Columbia College and the Fu Foundation School of Engineering and Applied Sciences announced their valedictorians and salutatorians. Kathy Fang was chosen as the CC valedictorian and Mrinanlini Sisodia Wadhwa was chosen as the CC salutatorian. For SEAS, Andrei Coman was chosen as valedictorian and Tina Liu as salutatorian.

CC announced their honors recipients in a statement on Monday, May 13 and SEAS released a similar statement on Wednesday, May 8. Each statement detailed the achievements of each student during their time at Columbia. 

Columbia College

Fang and Sisodia Wadhwa were chosen by the Committee on Honors, Awards and Prizes “based on the strength, breadth, depth and rigor of their academic achievements, as well as on evidence of their intellectual promise, character and achievement outside the classroom.”

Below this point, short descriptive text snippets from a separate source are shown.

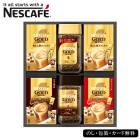 ������2025 �ͥ����ե� �쥮��顼�����֥륳���ҡ� ���եȥ��å� 51-91025 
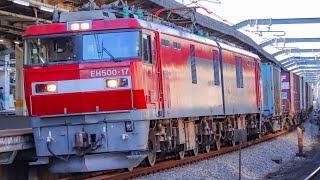 【貨物列車】【EH500 金太郎】EH500-17 牽引 貨物列車 3054レ 2022年10月26日 赤羽駅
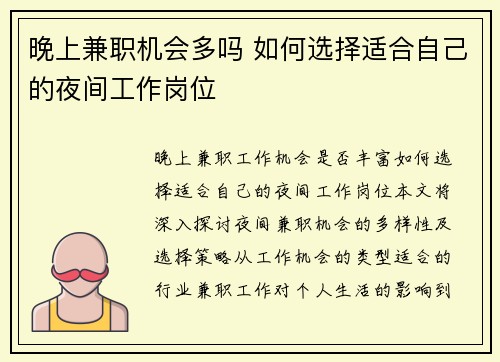 晚上兼职机会多吗 如何选择适合自己的夜间工作岗位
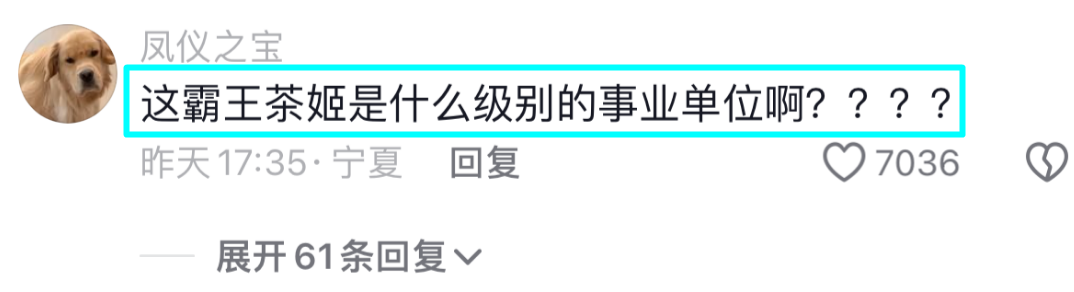 霸王茶姬公示18岁离职女工,拉黑3年相关工作;网友:她的人生岂不完了,没法考公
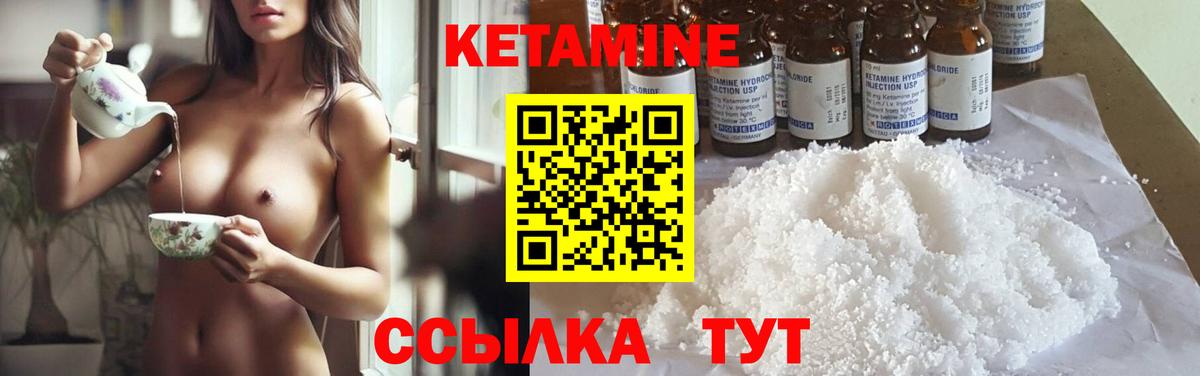   зеркало  Вход с VPN  Саров  Кетамин VHQ 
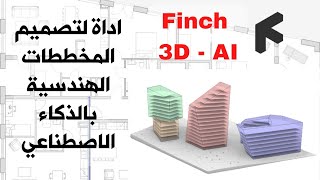 اداة لتصميم المخططات الهندسية بالذكاء الاصطناعي  AI tool for Architect plan design [upl. by Burleigh286]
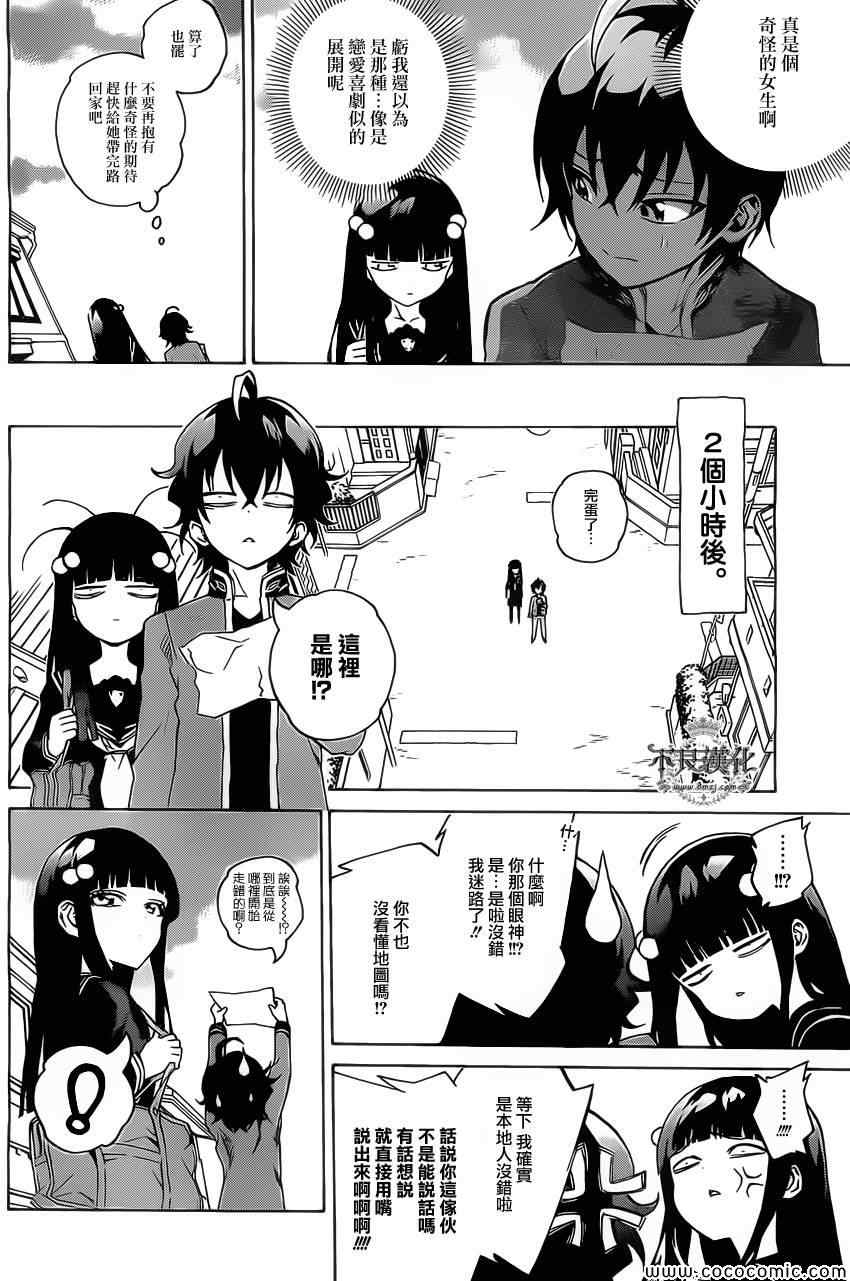 《双星之阴阳师》漫画最新章节第1话免费下拉式在线观看章节第【24】张图片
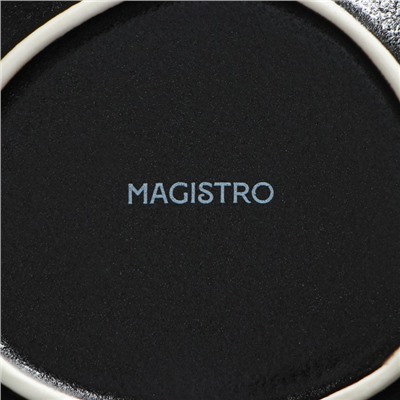 Тарелка фарфоровая глубокая Magistro Carbon, 17,5×15 см, цвет чёрный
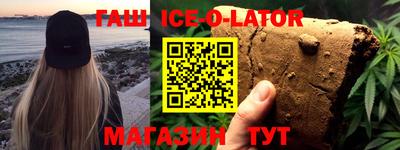 мефедрон мука Кинель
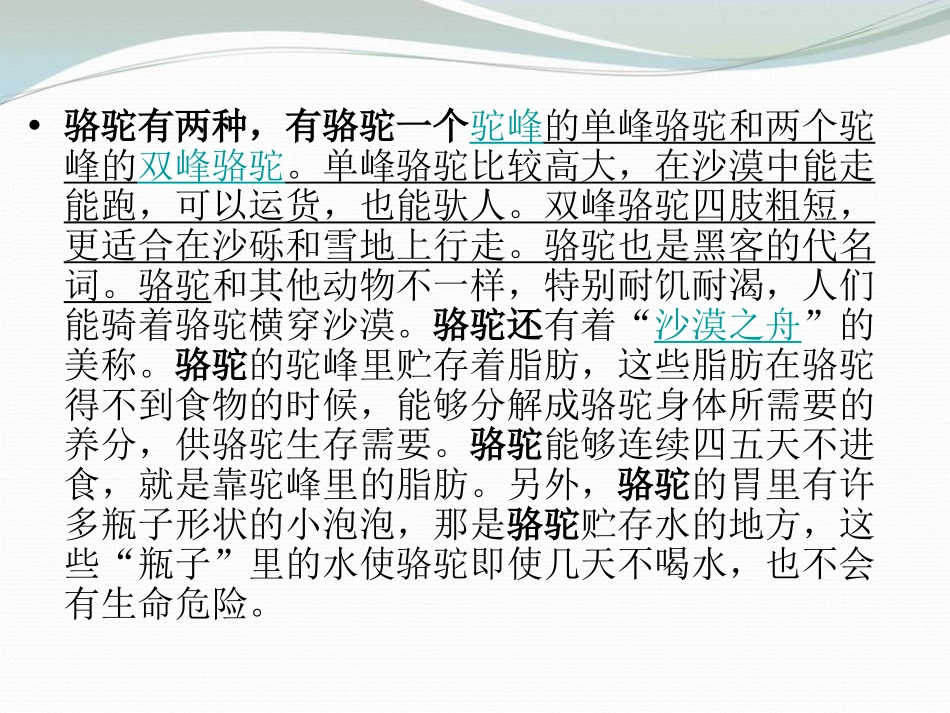 《找骆驼》PPT课件[冀教版二年级语文下册]_第2页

Kathy Fang is a double major in Comparative  Literature and Society and Drama and Theatre Arts. She plans to pursue a PhD in theater and performance at Stanford University. She mentioned in her bio that the recent protests have shaped her experience at Columbia, since her study of theater, performance, and language as well as student demonstrations have “give[n] her scholarship on the cultural and political efficacy of performance.”  Speaking from her background in student journalism and artistic praxis-as-research, she “applauds her classmates in their efforts to challenge, document and remake history.”

Barnard Department of Theatre chair W.B. Worthen, one of Fang’s former professors, described her as demonstrating “power as a thinker and writer,” having “entered undergraduate study with a clear sense of purpose, and has pursued it with astonishing success ever since.”

Mrinanlini Sisodia Wadhwa is a double major in History and Mathematics. She will begin an MPhil in intellectual history at the University of Oxford as a Rhodes Scholar. She hopes to complete a PhD in History and pursue a career as a historian, “investigating the intellectual and cultural history of empire and global dimensions of Enlightenment thought.”

Susan Pedersen, the Gouverneur Morris Professor of History, saw Sisodia Wadhwa as “one of the field’s top historians in formation.” Her history thesis, which explores “the relationship between spirituality and Enlightenment political culture through the writings of Jesuit missionaries in Pondichéry, a French colony in southeast India,” received departmental honors and the Albert Marion Elsberg Prize. Her mathematics thesis which “examines the generation of the mapping class group and the broader relationship between visualization and abstraction in 20th-century mathematical practice,” also received departmental honors. 

Pedersen described Sisodia Wadhwa’s history thesis as “a piece of mature scholarship.”

The Fu Foundation School of Engineering and Applied Sciences

SEAS valedictorian Andrei Coman is a computer science major and one of nine Egleston Scholars. He was also chosen as the Illig Medal winner. Coman is originally from Bucharest, Romania and also received the Class of 1985 scholarship and the Lewis G. Burnell Memorial Scholarship. Burnell aimed to support engineering students with Eastern European roots.

During his undergraduate career, Coman joined the Columbia engineering honors society, Tau Beta Pi, and the inaugural chapter of the Upsilon Pi Epsilon Computing Honor Society. 

Salutatorian Tina Liu is a biomedical engineering major and is originally from Shanghai, China. During her time at Columbia, she conducted summer research specializing in neuroscience and immunology. She was a research assistant at Shirley ShiDu Yan’s lab in Columbia’s Department of Surgery and Chi-Min Ho’s lab at Columbia’s Vagelos College of Physicians and Surgeons.
Liu also served as the president of Columbia’s badminton club and the host of the Good Fight podcast. She will continue at Columbia Engineering in the integrated BS/MS to earn her masters in biomedical engineering.